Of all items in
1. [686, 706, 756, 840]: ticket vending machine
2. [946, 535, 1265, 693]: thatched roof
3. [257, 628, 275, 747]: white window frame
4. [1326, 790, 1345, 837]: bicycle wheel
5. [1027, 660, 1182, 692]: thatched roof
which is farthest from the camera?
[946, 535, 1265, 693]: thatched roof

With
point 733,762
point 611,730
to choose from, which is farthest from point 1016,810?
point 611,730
· · · ·
EXERCISE BRIEF: Copy the material above line for line, changing nothing.

EXERCISE SOLUTION:
Of all items in
1. [686, 706, 756, 840]: ticket vending machine
2. [946, 535, 1265, 693]: thatched roof
3. [257, 628, 275, 747]: white window frame
4. [1326, 790, 1345, 837]: bicycle wheel
5. [1027, 660, 1182, 692]: thatched roof
which is farthest from the camera?
[946, 535, 1265, 693]: thatched roof

With
point 733,762
point 611,730
to choose from, which is farthest from point 1016,810?
point 611,730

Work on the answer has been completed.